Choosing the right boundary for your property can be a practical and stylish way of beautifying your home.
We’ve all heard a story about bickering neighbours—the “accidental” doggy-doo that appears on your lawn each morning or the sudden assembly of a four-metre high fence dividing your properties.
“Most people put boundaries on their property line,” says Jeanette French, landscape designer and owner of Daisy Design in St. Phillips, Newfoundland. “It’s a territorial issue and they want to mark off what is theirs.”
If it’s privacy you’re seeking, instead of making the statement, “this is mine and that is yours,” why not say, “this is mine and isn’t it beautiful?”
Whether it is for retaining, defining or aesthetic purposes, you can choose from a variety of constructed boundaries that will suit your yard.
Function and type
Before choosing between a wood or cast-iron fence, be aware of your accurate property boundary. Mark Bowering, a landscape contractor and owner of Bowering Ponds and Gardens in St. John’s, N.L., recommends having your yard surveyed before dialing a landscaping company. “If you build a fence or a wall and it is not on the right land, it can lead to huge costs to either get rid of it or move it somewhere else,” he says.
French suggests handling problems with drainage on your property before installing any boundary, particularly if it’s a sloping lot. “If you feel like your property does not drain well, that’s also something that should be investigated,” she says.
Before you decide on a type of boundary, think about what you need it to do: provide privacy, retain a wall, keep in children or pets, define your property line, screen for wind or snow, or be an artistic feature in the space.
Pick a material and size appropriate for your space. Although there are enough choices to make you want to bury your head in the ground where your soon-to-be boundary sits, main options for fencing are pressure-treated wood, cedar, wrought iron and chain link. For stone, pisa stone, concrete blocks and natural stone are popular. Hedges and trees remain the top greenery choices.
As you weigh the options, think about the scale of your yard. “If you are going to locate some sort of boundary in the background of your property and it’s quite a larger property, you would have the flexibility to go higher…to really provide a backdrop,” says Tina Beers, a landscape architect with BDA Landscape Architects in Riverview, New Brunswick. “The closer you get to your house, you want to come down in scale simply because it’s in relation to the size of the space you’re in.”
As a landscape architect and owner of Outside Planning and Design Studio in Halifax, Sue Sirrs sees homeowners seeking more “green” boundaries. Whether that means enclosing a property with evergreen trees or defining the garden with a few hedges, she says the objective is aesthetic. “If people are looking for a hedge or tree to line their property or to try and define their property, to do it with plant material means that you get something that appeals to the owner,” she says.

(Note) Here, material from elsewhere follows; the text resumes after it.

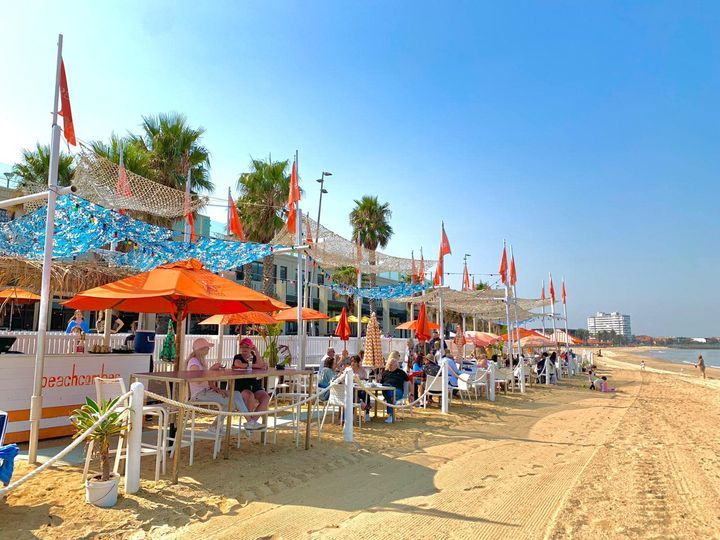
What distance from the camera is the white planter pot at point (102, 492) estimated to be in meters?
3.76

Like a scene from an Indiana Jones movie, Halifax homeowner Susie White saw the retaining walls of her driveway closing in on her. During the winter, she worried an avalanche of snow would pin her under the two-metre barriers.

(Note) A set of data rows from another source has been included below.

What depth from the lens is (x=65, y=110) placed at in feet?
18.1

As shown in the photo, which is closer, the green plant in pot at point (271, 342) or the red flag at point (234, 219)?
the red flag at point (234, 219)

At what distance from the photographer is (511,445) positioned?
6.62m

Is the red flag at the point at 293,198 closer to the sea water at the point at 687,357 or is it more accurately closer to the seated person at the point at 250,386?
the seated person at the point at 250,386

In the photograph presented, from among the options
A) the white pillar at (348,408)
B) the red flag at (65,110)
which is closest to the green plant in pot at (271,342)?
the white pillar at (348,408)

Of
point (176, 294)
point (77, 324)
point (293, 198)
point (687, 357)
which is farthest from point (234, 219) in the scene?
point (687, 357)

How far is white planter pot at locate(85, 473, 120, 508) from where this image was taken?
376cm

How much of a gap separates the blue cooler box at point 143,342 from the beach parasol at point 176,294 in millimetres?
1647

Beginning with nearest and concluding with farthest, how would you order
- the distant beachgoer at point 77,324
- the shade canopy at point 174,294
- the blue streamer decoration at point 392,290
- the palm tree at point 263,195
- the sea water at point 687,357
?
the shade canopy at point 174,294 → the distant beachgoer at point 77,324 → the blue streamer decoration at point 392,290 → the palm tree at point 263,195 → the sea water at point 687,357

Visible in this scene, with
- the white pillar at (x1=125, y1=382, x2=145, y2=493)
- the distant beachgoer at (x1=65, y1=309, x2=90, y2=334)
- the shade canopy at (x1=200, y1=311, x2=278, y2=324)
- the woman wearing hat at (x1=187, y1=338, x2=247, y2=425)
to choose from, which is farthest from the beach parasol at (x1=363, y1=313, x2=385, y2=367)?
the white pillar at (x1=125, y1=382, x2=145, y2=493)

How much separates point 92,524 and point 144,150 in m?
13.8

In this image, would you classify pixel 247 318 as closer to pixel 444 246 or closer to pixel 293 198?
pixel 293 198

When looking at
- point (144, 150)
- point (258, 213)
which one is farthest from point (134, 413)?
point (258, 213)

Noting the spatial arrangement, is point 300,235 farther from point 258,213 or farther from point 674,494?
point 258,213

After more than 50 years of erosion and disturbance from tree roots, the large retaining walls needed replacing. But replacing them also involved building a new walkway, uprooting every tree in the front yard and widening the driveway. It wouldn’t be easy, but White was up for the challenge.
“If you stuck this pre-fabricated crap in there, it would have been odious,” she says, affirming her decision to use natural stone that would complement the style of her 60-year-old home in Halifax’s South End. “I think you have a certain obligation to a property. If you’re going to own property, take care of it.”
Stone walls like White’s require little to no maintenance and should last the lifetime of your house. Factors such as land erosion could potentially cause problems down the road but there isn’t any short-term upkeep.
Wood is another story. Much like siding on a house, you may need to break out the paintbrushes every few years to maintain a stained or painted fence. “Even though the wooden fence is cheaper up front, over the long term the maintenance is certainly higher,”
The same goes for a tree or hedge boundary, depending upon the species and style. Sirrs says well-tamed formal greenery needs regular clipping and trimming. If you don’t want to get your hands dirty, consider hiring a maintenance crew.
Like any home project, there are many factors involved in calculating the cost of erecting a boundary. Depending on the type and size of the material used, and the amount of labour needed, prices can vary from a few thousand to tens of thousands of dollars.
While it’s hard to give precise estimates, Bowering says a wood fence is usually the least expensive option, followed by pisa stone, with natural stone topping the list as the biggest investment. It would cost about $6,000 to $10,000, for example, to install a 15-metre pressure-treated wood fence that was two metres high. He says a natural stone wall of the same size could cost $10,000 to $20,000 dollars.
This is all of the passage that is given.